Fixed Tokens (Implied by V)

  • Struct: N > < ( ) [ ] { } , : . ;
  • Ops: = + - * / % & | ^ ~ < > ! @ (&:and, |:or, ^:xor/pow, ~:is, !:not, @:in)
  • Kw: D def, C class, R return, ? if, T try, X except, Y finally, P pass, M import, J from, E elif, B break, K continue, Q del, A await, S async, U raise, Z assert, W with, G global, L lambda
  • Lit: t True, f False, n None
  • Note: Multi-char ops (==, !=, +=, etc) are sequences (e.g., ! =, + =). Use corpus refs for keywords if needed (e.g., c28=return).

Semantic Tokens (S) Definitions & Expansions (Assume c105=logger, c0=Exception, t=True, n=None for expansions)

  • LOG(<lvl>:<fmt>[:<args...>]) -> c105.<lvl>(<fmt>, *<args>) [<lvl>: i info, d debug, e error, w warning, c critical (fixed tokens)]
  • TRYLOG(<err>:<var> {<body>}) -> T : N > <body> N < X <err> as <var> : N > c105.e(f"FAIL: {<var>}", exc_info=t) N <
  • RETN(<var>) -> ? <var> ~ n : N > R n N <
  • RETF(<var>) -> ? ! <var> : N > R n N <
  • RAISE(<chk>:<var>:<err>[:<args...>]) -> ? <check> : N > U <err>(*<args>) N < [<chk>: N (<var>~n), E (!<var>) (fixed tokens)]
  • ATTR(<obj>:<attr>:<val>) -> <obj> . <attr> = <val>
  • DGET(<tgt>:<dct>:<key>:<def>) -> <tgt> = <dct> . get ( <key> , <def> )
  • DBEXEC(<sql>[:<params>]) -> W c122() as conn:N> W conn.c123() as cur:N> T:N> cur.c124(<sql>, <params> or []) N> conn.c127() N< X c0 as e:N> conn.c128() N> c105.e(f"DBEXEC FAIL:{e}",exc_info=t) N> U N< < < (Assumes db-api, c122=conn, c123=cursor, etc.)
  • DBFETCH1(<tgt>:<sql>[:<params>]) -> W c122() as conn:N> W conn.c123() as cur:N> T:N> cur.c124(<sql>, <params> or []) N> <tgt> = cur.c125() N> conn.c127() N< X c0 as e:N> conn.c128() N> c105.e(f"DBFETCH1 FAIL:{e}",exc_info=t) N> U N< < < (Assumes c125=fetchone)

◆ Problem to solve:
Reproduce the token definitions above word for word, from "Fixed Tokens (Implied" to "needed (e.g., c28=return).".

◆ Dataset entries:
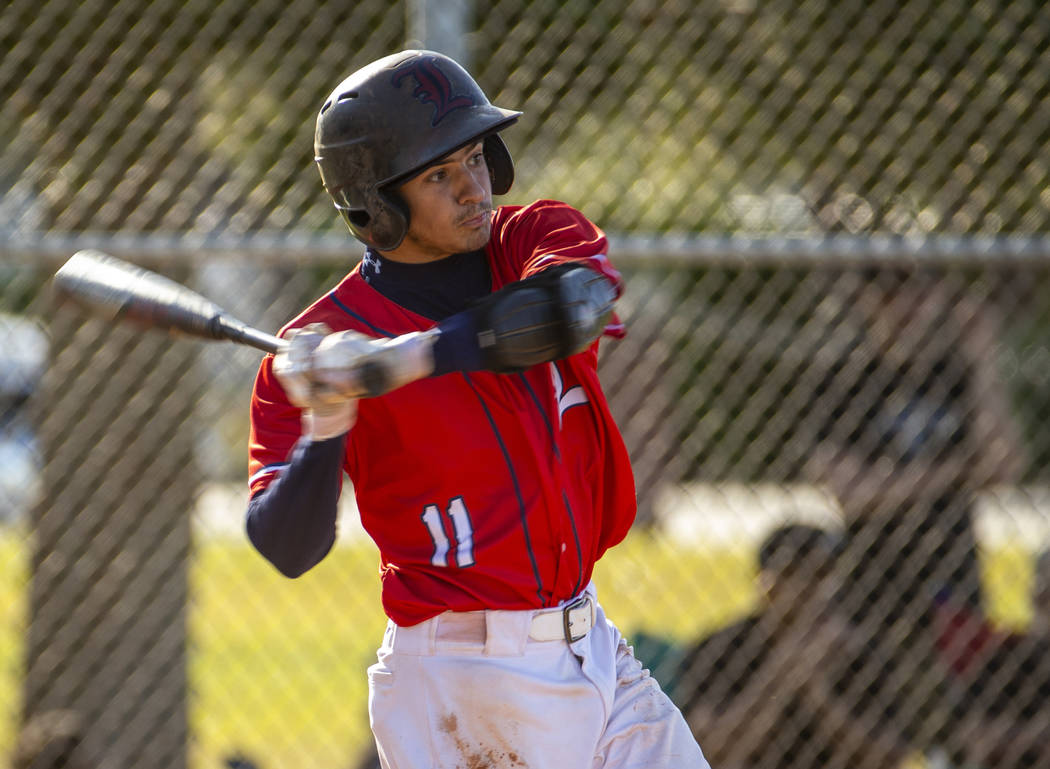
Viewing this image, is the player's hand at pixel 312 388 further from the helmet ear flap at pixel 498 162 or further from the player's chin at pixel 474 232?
the helmet ear flap at pixel 498 162

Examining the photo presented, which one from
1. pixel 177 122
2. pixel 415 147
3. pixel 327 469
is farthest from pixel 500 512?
pixel 177 122

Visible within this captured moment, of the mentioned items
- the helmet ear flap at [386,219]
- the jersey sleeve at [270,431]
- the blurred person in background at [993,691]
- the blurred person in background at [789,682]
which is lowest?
the blurred person in background at [789,682]

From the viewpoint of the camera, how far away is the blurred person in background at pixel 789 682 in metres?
3.30

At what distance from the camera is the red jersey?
1858 mm

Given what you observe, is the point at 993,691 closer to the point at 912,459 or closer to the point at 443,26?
the point at 912,459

◆ Answer section:
Fixed Tokens (Implied by V)

  • Struct: N > < ( ) [ ] { } , : . ;
  • Ops: = + - * / % & | ^ ~ < > ! @ (&:and, |:or, ^:xor/pow, ~:is, !:not, @:in)
  • Kw: D def, C class, R return, ? if, T try, X except, Y finally, P pass, M import, J from, E elif, B break, K continue, Q del, A await, S async, U raise, Z assert, W with, G global, L lambda
  • Lit: t True, f False, n None
  • Note: Multi-char ops (==, !=, +=, etc) are sequences (e.g., ! =, + =). Use corpus refs for keywords if needed (e.g., c28=return).